In last week’s blog, I described my Giver/Receiver exercise for couples. The utility of this exercise is not just in the doing, but also in the reflection on what happened for you and the debriefing with your partner. This is a chance to begin making things different. When I’m working with clients in therapy, we debrief the exercise together and strategize about how to use the information that comes from it. To set you up for success to do this on your own, I’m going to lay out a way to use the exercise in a progressive way, addressing some of the main tenets of a successful sex life along the way. The next several blogs will take you through these ideas and will show you how the exercise can help you master each one.

The Nine Phases of Taking the Stress Out of Sex

There are some key skills and attitudes that are fundamental to a healthy and thriving sex life. The Giver/Receiver exercise can be used to practice and integrate all of them. In my therapy practice, my clients are working to develop all these skills at once, but here you can move through them as separate phases. Focus on one at a time and learn how the exercise can help you master each one. The directions for the exercise never change, but you use it to emphasize the development of different competencies in order to grow.

As you follow along with these blog posts, give yourself plenty of time with each phase. There is no quick fix here. You might decide to spend a certain number of weeks with each area of focus. Or you could decide to do the exercise a certain number of times before you move on to the next step. There is not a test to know when to progress to the next phase.
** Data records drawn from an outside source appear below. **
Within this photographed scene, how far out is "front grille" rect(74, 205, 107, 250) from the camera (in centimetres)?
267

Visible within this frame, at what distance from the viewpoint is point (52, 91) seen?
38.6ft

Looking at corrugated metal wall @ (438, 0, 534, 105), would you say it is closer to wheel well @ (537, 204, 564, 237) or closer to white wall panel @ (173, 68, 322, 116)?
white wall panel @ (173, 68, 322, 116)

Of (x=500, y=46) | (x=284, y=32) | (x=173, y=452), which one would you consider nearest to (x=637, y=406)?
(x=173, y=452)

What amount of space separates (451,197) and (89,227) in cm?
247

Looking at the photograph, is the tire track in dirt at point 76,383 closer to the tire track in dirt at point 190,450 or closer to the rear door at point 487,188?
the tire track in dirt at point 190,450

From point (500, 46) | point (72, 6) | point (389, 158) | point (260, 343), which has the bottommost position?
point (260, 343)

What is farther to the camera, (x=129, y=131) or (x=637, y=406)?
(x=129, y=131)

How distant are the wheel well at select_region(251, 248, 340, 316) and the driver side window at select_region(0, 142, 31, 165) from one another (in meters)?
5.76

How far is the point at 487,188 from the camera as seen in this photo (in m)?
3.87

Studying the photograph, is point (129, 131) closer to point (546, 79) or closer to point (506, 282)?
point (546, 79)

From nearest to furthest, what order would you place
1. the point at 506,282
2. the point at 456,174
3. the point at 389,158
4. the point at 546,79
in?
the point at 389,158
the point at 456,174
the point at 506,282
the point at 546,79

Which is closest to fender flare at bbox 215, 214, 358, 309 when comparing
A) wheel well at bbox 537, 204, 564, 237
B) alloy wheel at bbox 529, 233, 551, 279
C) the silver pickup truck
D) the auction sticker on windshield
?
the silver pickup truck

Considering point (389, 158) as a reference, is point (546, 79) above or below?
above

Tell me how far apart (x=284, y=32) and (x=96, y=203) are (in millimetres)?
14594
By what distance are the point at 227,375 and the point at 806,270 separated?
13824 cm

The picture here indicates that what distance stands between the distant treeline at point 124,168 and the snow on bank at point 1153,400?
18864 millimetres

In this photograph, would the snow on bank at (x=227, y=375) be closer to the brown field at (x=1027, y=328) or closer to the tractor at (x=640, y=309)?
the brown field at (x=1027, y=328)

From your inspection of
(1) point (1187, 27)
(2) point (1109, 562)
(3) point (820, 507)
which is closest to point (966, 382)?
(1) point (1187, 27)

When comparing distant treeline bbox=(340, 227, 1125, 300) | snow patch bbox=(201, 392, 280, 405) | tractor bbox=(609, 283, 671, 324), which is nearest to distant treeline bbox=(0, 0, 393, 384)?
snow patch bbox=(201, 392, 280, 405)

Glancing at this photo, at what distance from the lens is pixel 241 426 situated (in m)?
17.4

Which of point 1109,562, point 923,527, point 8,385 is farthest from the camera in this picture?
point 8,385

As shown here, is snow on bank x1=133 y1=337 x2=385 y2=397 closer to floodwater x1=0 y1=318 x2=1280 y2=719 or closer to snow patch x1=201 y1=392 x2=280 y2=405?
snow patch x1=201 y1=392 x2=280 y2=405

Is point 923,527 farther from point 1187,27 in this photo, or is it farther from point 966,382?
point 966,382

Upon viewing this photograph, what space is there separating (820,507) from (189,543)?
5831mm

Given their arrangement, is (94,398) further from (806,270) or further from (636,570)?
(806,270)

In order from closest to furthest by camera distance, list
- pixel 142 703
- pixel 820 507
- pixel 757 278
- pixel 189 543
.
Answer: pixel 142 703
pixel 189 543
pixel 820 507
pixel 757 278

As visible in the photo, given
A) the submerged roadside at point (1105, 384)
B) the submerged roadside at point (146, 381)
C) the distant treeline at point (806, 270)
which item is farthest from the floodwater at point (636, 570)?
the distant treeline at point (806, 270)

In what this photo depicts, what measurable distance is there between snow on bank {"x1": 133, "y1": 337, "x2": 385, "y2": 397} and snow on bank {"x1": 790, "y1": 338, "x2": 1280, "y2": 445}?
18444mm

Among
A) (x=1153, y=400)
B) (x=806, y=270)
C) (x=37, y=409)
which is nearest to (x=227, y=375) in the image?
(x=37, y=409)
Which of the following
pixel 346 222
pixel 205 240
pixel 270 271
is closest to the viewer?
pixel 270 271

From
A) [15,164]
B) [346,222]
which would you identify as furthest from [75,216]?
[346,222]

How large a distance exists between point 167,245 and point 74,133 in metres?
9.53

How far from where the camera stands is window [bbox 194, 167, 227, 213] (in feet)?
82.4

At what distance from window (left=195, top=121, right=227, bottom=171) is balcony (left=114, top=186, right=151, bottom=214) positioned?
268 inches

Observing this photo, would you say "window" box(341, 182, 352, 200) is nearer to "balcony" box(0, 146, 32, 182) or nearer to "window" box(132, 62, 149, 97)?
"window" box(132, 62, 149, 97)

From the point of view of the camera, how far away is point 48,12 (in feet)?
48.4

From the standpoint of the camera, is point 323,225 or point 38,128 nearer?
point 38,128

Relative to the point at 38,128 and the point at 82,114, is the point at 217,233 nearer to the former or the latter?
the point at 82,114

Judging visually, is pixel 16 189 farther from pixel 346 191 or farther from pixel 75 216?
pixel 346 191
Use your judgment about how to proceed to make the most impact on your unique challenge. All these concepts are at play at the same time, so it’s a matter of intentionally focusing on one thing at a time to help you master and integrate each skill.

As you go along, add the newest area of focus on top of the others, so that by the end, you’re working to integrate all the different aspects of a great sex life at the same time. Realize that while I will lay this out in phases building on each other, you may find that you’ll want to work in a different order, depending on what challenges come up for you and your partner. You and your partner can focus on different aspects, too, since your work is different. Work with this information in the way that seems most helpful and relevant to you and your situation.